Saved entries
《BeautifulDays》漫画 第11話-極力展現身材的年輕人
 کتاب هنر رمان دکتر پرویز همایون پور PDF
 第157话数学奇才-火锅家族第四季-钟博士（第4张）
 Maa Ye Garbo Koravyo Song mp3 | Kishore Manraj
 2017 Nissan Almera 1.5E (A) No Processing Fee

TASK STATEMENT:
All entries must be given again exactly.

SOLUTION:
《BeautifulDays》漫画 第11話-極力展現身材的年輕人
 کتاب هنر رمان دکتر پرویز همایون پور PDF
 第157话数学奇才-火锅家族第四季-钟博士（第4张）
 Maa Ye Garbo Koravyo Song mp3 | Kishore Manraj
 2017 Nissan Almera 1.5E (A) No Processing Fee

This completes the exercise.